Local doctor is a heavy hitter in his field

William A. Peck, M.D.

BY PATRICIA CORRIGAN, SPECIAL TO THE JEWISH LIGHT

In May, Dr. William A. Peck was presented with the William Greenleaf Eliot Society’s Search Award at the organization’s 45th annual dinner. Peck, a professor of medicine and director of the Center for Health Policy at Washington University, was honored for “his 36 years of exceptional leadership, vision and invaluable service.” 

Brushing aside congratulations, Peck, 78, turned the talk to baseball. “Tony La Russa gave the keynote address, and he was magnificent,” Peck said. “I’ve always enjoyed baseball. I told the audience that I became a physician because I couldn’t hit. If I could have — well, who knows?” 

Peck’s scientific contributions include the development of the first method to study directly the structure, function and growth of bone cells; the demonstration of mechanisms that allow hormones to regulate bone cell function; and the examination of the causes of osteoporosis. He has been featured on “The MacNeil/Lehrer Report,” ABC’s “Good Morning America” and “The CBS Morning News.” 

Peck made time recently to talk about his career. 

Were you surprised to receive the Eliot Society’s award?

I do what I am supposed to do, what I enjoy doing. If I make a difference, that’s all the better. 

How did you develop that approach?

It comes from my parents — my mother was a brilliant scholar and my father was a beloved physician — and from all my Jewish relatives. It was a typical credo for Jewish families when I was growing up. 

You were born in New Britain, Conn. Did you always want to be a doctor?

I was trying to play the piano, so I didn’t make up my mind about medicine until I had some first-hand experience. At the age of 17, I ended up in Boston Children’s Hospital with osteomyelitis, a staph infection in the bone marrow. 

How did that experience change you?

In 1950, the hospital was the recipient of kids from other countries who were paralyzed with polio, and their spirits were unbelievable. At the same time, a prominent surgeon there was pioneering a cure for congenital heart disease. Down the hall was a lab figuring out ways to culture the polio virus outside the human body so the virus could be used to prepare a vaccine — and they did it. 

All this happening in one place ignited your passion for medicine? 

Yes. This is what I want to do, I thought then, be in an academic setting where I can make a difference.

You graduated from Harvard, completed medical school at the University of Rochester and then came to Barnes Hospital in 1960, where you completed two years of residency and one year of fellowship. How did it go at Barnes and what did you do next?

I saw the same things going on at Washington University that I had seen at the children’s hospital in Boston, only amplified. Here was my whole universe, and here is where I wanted to work.

I did research for two years at the National Institutes of Health and then returned to Rochester for a while, but I came back in 1976 to Jewish Hospital, eventually serving as a dean, a vice chancellor and president of the Washington University Medical Center. Along the way, I discovered I was not going to be the world’s greatest pianist.

In 2003, you were named director of the Center for Health Policy. What does the Center do? 

We’ve been studying whether employer-sponsored wellness programs are cost effective and whether they work.

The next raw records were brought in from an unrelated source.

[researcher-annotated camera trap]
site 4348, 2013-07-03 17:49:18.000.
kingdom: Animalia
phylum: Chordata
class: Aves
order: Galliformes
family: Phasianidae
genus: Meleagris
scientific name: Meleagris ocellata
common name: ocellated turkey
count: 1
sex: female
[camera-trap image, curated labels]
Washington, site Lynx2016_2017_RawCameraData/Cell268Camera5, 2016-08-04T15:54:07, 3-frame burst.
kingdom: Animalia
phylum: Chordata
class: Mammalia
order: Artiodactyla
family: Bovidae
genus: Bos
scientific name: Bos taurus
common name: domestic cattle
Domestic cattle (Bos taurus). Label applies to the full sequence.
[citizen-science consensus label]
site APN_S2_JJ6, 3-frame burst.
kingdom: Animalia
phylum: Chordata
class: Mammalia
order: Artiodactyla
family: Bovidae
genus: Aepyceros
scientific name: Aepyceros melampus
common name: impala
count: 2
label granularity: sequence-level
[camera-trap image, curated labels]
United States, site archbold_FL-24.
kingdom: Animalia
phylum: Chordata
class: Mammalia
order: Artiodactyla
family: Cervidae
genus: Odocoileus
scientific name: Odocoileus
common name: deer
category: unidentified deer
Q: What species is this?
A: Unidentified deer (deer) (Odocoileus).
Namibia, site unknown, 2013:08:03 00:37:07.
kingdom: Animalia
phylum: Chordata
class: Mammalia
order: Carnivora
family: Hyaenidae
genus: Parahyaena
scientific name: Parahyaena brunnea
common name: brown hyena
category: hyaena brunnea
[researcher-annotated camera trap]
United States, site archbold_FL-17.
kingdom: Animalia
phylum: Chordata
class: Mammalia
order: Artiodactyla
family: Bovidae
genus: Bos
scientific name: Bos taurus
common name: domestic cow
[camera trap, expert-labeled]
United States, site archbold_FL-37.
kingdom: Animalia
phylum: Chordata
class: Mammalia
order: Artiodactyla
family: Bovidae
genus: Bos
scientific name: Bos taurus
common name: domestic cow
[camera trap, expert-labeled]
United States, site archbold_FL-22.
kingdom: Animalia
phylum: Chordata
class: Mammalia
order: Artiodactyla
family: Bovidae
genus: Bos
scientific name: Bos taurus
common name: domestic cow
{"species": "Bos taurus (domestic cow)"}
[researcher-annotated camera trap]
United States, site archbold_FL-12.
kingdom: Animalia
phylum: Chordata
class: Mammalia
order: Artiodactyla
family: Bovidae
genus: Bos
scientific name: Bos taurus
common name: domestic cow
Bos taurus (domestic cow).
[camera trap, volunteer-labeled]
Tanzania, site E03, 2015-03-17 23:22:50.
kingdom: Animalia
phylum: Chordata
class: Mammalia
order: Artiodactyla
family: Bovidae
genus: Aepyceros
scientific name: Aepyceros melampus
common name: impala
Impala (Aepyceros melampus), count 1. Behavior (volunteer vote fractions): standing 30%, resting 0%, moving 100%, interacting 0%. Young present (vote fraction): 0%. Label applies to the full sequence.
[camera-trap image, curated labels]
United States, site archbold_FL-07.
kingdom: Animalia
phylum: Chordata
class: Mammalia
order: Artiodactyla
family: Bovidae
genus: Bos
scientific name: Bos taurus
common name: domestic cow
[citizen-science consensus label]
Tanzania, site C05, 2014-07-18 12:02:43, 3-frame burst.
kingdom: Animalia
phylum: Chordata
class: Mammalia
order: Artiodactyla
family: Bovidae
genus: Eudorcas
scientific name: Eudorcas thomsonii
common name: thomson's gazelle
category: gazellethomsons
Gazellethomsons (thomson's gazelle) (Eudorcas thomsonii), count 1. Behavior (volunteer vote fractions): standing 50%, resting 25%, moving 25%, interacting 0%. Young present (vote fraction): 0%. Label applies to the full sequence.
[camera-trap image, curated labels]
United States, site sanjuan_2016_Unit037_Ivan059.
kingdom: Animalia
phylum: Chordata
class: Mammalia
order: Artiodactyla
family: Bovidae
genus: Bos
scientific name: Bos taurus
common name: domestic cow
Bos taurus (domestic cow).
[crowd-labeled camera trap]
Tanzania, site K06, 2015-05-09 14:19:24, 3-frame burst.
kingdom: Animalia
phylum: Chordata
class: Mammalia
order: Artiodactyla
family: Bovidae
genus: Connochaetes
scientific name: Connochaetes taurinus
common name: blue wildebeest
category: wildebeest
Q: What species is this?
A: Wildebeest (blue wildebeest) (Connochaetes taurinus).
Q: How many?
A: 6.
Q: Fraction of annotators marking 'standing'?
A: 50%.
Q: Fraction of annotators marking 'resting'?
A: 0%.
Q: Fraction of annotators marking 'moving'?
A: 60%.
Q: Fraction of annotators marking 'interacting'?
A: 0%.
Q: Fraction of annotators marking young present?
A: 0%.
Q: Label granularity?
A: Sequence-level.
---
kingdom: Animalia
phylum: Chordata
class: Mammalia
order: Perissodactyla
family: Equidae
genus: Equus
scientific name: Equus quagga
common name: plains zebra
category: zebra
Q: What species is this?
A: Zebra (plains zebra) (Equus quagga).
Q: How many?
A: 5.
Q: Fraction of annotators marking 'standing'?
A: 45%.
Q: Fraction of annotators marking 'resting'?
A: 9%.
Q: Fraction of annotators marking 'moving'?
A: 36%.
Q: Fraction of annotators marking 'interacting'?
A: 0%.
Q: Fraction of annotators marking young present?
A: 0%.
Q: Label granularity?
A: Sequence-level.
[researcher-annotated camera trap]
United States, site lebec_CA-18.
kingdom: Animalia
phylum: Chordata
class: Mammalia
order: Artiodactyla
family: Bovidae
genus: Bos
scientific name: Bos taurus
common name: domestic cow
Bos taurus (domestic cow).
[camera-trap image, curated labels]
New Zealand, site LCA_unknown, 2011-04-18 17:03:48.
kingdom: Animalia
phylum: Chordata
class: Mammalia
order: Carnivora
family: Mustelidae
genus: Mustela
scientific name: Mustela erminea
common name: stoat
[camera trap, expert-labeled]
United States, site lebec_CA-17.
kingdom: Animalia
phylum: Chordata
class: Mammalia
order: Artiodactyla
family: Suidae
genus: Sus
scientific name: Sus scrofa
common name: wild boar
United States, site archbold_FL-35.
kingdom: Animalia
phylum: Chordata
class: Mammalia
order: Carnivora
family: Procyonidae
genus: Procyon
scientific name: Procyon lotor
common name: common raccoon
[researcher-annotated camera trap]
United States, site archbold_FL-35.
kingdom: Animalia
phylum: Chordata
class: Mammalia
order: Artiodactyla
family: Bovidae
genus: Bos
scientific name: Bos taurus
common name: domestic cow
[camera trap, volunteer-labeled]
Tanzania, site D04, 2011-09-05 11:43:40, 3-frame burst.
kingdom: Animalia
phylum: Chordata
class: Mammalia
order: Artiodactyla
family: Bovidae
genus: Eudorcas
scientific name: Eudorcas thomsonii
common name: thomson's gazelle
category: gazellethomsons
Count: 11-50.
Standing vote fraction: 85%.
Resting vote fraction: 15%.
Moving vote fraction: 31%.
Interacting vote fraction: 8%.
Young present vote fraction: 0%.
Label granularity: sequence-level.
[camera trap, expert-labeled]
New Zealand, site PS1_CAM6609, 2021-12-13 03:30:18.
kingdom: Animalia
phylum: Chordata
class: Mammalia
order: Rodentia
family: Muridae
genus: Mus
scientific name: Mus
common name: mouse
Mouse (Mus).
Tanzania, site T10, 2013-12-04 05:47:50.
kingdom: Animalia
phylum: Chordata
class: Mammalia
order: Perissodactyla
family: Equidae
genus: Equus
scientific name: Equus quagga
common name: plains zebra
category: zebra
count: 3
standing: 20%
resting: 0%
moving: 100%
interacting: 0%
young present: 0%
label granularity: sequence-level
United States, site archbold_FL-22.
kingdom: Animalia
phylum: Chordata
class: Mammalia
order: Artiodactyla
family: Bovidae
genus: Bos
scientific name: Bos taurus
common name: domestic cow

We also teach, and we participate in national activities in terms of health policy.  And we got involved with the Regional Health Commission here to help organize care for the poor.

What is the biggest health care issue facing this country?

Demand is going to increase as 77 million Baby Boomers enter the hallowed age of the elderly. We have outstanding physicians, great medical schools, hospitals that are well equipped and we lead the world in medical research and pharmaceutical development — but we don’t have universal health insurance. We are not even close.